*Final Project for Abanti Ghosh enrolled in April'23 Batch of Artificial Intelligence*

*Assigned: Chatbot using TF-IDF and Cosine Similarity*

# ChattyBetty

This is a chatbot named ChattyBetty. ChattyBetty employs TF-IDF and Cosine Similarity to process user input.

TF-IDF stands for Term Frequency Inverse Document Frequency of records. It can be defined as the calculation of how relevant a word in a series or corpus is to a text. The meaning increases proportionally to the number of times in the text a word appears but is compensated by the word frequency in the corpus (data-set).

**Term Frequency:** In document d, the frequency represents the number of instances of a given word t. Therefore, we can see that it becomes more relevant when a word appears in the text, which is rational. Since the ordering of terms is not significant, we can use a vector to describe the text in the bag of term models. For each specific term in the paper, there is an entry with the value being the term frequency.

The weight of a term that occurs in a document is simply proportional to the term frequency.

        tf(t,d) = count of t in d / number of words in d

**Document Frequency:** This tests the meaning of the text, which is very similar to TF, in the whole corpus collection. The only difference is that in document d, TF is the frequency counter for a term t, while df is the number of occurrences in the document set N of the term t. In other words, the number of papers in which the word is present is DF.

        df(t) = occurrence of t in documents

**Inverse Document Frequency:** Mainly, it tests how relevant the word is. The key aim of the search is to locate the appropriate records that fit the demand. Since tf considers all terms equally significant, it is therefore not only possible to use the term frequencies to measure the weight of the term in the paper. First, we find the document frequency of a term t by counting the number of documents containing the term:

        df(t) = N(t)
        where
        df(t) = Document frequency of a term t
        N(t) = Number of documents containing the term t
        idf(t) = N/ df(t) = N/N(t)

▸ Data records:
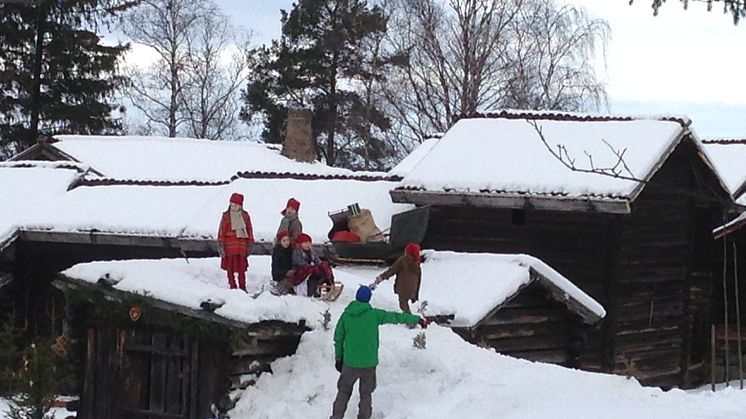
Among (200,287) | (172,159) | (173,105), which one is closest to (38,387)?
(200,287)

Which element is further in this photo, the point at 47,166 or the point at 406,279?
the point at 47,166

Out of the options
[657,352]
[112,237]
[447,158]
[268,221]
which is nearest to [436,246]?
[447,158]

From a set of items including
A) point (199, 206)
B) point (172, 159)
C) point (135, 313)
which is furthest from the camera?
point (172, 159)

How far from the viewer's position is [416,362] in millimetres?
10680

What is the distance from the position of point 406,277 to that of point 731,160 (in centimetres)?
1245

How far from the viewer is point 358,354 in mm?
10047

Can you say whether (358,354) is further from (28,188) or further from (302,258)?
(28,188)

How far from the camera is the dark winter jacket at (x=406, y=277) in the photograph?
1202 centimetres

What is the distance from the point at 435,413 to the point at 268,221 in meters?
8.75

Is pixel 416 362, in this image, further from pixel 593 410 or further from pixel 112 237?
pixel 112 237

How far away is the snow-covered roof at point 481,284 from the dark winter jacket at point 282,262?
1.71 metres

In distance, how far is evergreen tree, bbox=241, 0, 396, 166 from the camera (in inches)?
1435

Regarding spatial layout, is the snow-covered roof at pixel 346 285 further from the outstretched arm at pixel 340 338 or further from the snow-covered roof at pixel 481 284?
A: the outstretched arm at pixel 340 338

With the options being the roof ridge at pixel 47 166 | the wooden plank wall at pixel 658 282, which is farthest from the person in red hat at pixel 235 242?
the roof ridge at pixel 47 166
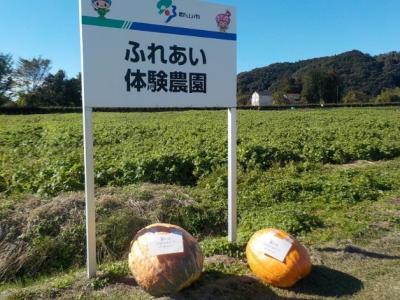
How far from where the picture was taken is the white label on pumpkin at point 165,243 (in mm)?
3574

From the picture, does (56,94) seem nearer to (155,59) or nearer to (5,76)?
(5,76)

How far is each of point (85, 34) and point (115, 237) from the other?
267cm

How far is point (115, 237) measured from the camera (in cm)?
541

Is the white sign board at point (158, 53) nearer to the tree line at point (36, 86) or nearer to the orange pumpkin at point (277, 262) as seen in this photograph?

▸ Problem requirements: Decide whether each statement agrees with the ChattyBetty chatbot description, answering yes or no and quoting the deciding words of that description: (a) ChattyBetty processes user input with TF-IDF and Cosine Similarity; (b) document frequency counts how many times a term appears within a single document d; (c) the ordering of terms matters when a text is described as a vector in the bag of term models. The lines here come from a separate source.

▸ Output of the task:
(a) Yes: "ChattyBetty employs TF-IDF and Cosine Similarity to process user input."
(b) No: "the number of papers in which the word is present is DF."
(c) No: "Since the ordering of terms is not significant, we can use a vector to describe the text in the bag of term models."